= Northwest Power and Conservation Council =

Regional organization in the Northwestern U.S.

Member states of the Northwest Power and Conservation Council

The Northwest Power and Conservation Council is a regional organization that develops and maintains a regional power plan and a fish and wildlife program to balance the environment and energy needs of the Northwestern United States. Based in Portland, Oregon, the council was created in 1980 when the U.S. Congress passed the Pacific Northwest Electric Power Planning and Conservation Act. The Council has a planning and public engagement role in carrying out the interstate compact created by the Act. The Council's main task is to develop a 20-year electric power plan that will guarantee adequate and reliable energy at the lowest economic and environmental cost to the Northwest. Member states of the organization are Idaho, Montana, Oregon, and Washington.

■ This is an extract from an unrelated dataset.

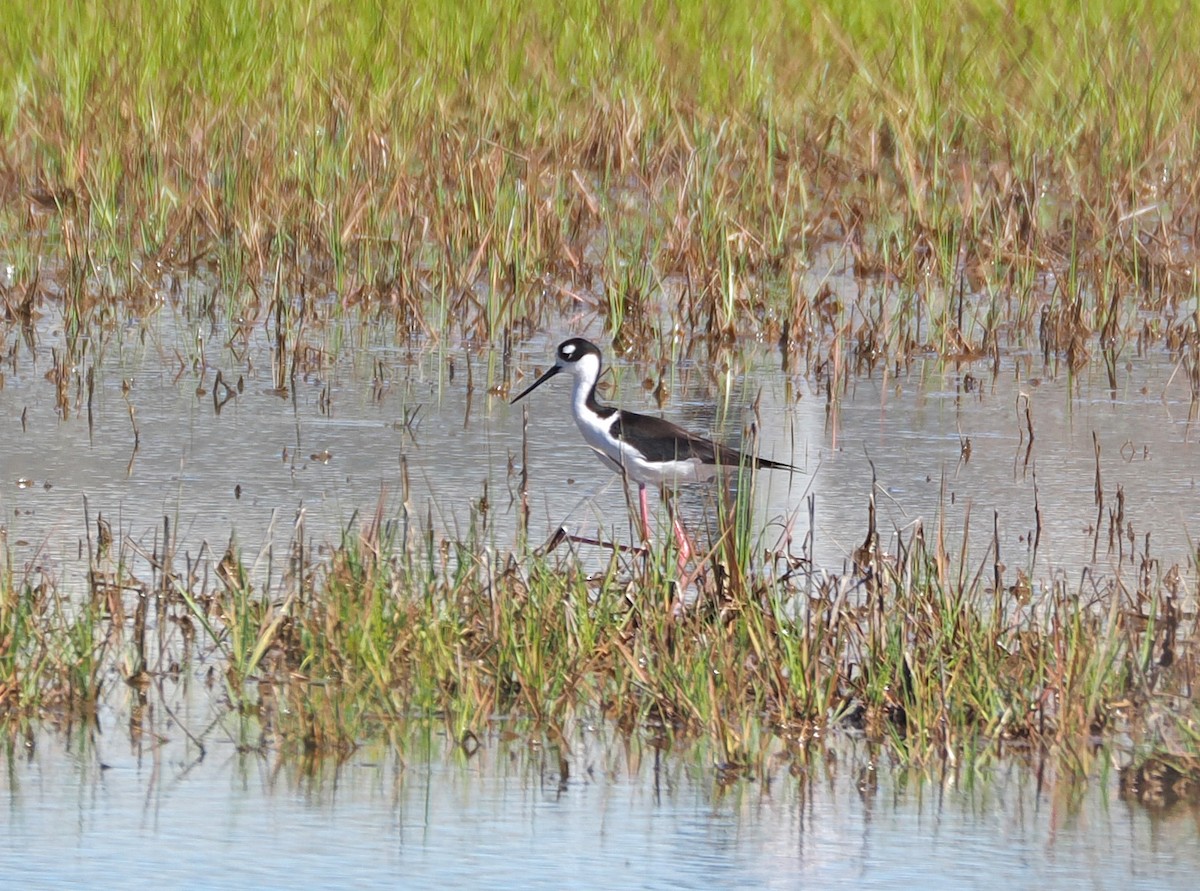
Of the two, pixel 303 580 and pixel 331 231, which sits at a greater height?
pixel 331 231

== Legislative background ==
The first proposal to create a regional planning council to address the area's power needs was the Pacific Northwest Utilities Conference Committee (PNUCC) bill introduced in 1978. This bill was abandoned in mid-1980 because public utilities opposed its cost-sharing formula and state governors felt it did not adequately incorporate conservation, equity, and the public interest. The four state governors proposed a regional council again in 1979. Utilities favored this approach because it created a political framework for managing public opposition to new projects. States had already begun to engage in power planning and saw the regional council as a logical extension of that activity. Both utilities and states preferred to place some limits on the federal Bonneville Power Administration (BPA).

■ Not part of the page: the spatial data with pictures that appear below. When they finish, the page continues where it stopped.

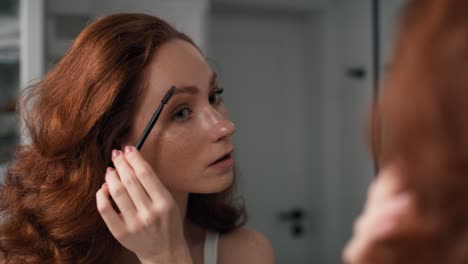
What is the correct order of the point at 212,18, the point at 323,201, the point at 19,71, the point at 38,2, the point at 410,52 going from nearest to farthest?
the point at 410,52, the point at 38,2, the point at 19,71, the point at 212,18, the point at 323,201

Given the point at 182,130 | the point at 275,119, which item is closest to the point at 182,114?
the point at 182,130

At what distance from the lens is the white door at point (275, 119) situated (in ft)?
6.59

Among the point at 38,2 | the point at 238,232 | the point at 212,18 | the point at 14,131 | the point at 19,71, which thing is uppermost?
the point at 38,2

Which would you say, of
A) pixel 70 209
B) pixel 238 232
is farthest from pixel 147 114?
pixel 238 232

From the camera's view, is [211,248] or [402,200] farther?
[211,248]

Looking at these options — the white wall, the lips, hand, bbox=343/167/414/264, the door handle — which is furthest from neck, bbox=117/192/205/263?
the door handle

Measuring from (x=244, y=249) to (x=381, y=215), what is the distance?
551 mm

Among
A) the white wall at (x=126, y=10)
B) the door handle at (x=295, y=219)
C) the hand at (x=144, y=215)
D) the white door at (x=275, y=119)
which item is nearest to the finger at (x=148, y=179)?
the hand at (x=144, y=215)

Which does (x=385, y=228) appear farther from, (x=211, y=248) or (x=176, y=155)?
(x=211, y=248)

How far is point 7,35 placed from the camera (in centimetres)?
140

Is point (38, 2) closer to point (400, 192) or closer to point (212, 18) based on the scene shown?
point (212, 18)

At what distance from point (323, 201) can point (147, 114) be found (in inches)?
65.0

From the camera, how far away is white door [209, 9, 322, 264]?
2010 mm

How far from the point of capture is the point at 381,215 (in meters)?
0.26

Representative John D. Dingell, in his roles as Chair of the House Commerce Committee and as an avid fisherman, played an important role in developing the Act.

The Pacific Northwest Electric Power Planning and Conservation Act, known as the Northwest Power Act, was enacted on December 5, 1980, creating the Pacific Northwest Electric Power and Conservation Planning Council. At the Council's first meeting, it adopted the name Northwest Power and Conservation Council.

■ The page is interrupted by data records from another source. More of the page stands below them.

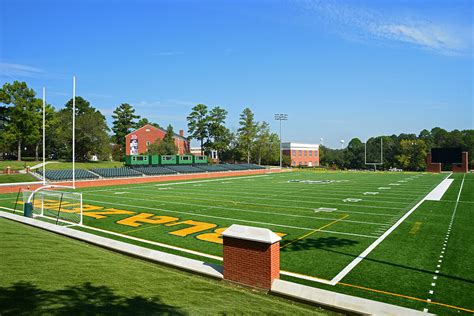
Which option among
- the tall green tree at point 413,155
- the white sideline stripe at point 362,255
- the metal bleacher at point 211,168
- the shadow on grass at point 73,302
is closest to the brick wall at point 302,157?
the tall green tree at point 413,155

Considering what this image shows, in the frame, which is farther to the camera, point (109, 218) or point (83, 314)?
point (109, 218)

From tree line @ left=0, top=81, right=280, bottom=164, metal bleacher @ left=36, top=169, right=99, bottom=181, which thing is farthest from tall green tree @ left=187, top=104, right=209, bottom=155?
metal bleacher @ left=36, top=169, right=99, bottom=181

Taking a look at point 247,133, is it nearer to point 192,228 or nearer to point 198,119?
point 198,119

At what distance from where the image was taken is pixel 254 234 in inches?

The council is unique in its institutional structure and mission, while operating legally as an interstate compact. Its structure as an interstate compact helps to address concerns that the council, by moving authority from the executive branch to the states, would violate the appointments clause of the Constitution. Although it had originally been assumed that the state governors had the authority to appoint members of the council, further research found that state legislation was required. Montana and Oregon passed laws enacting the compact in 1981, followed by Idaho and Washington in 1982.

==Fish and wildlife==
The council developed its first fish and wildlife plan in 1980, before developing its first power plan. The Council updates the fish and wildlife plan about every five years. As a planning, policymaking, and reviewing body, the council develops the program. Then it monitors its implementation by the BPA, the United States Army Corps of Engineers, the United States Bureau of Reclamation, the Federal Energy Regulatory Commission, and their licensees. The Northwest Power Act directs the council to develop its program and make periodic major revisions by first requesting recommendations from the region's federal and state fish and wildlife agencies, appropriate tribes (those within the basin), and other interested parties. The council also takes comments from designated entities and the public on those recommendations. The council then issues a draft amended program, initiating an extensive public comment period on the recommendations and proposed program amendments, which includes written comments, public hearings in each of the four states, and consultations with interested parties. This process combines legislative and judicial elements, blending "mediation, consultation, and judgment" with policymaking.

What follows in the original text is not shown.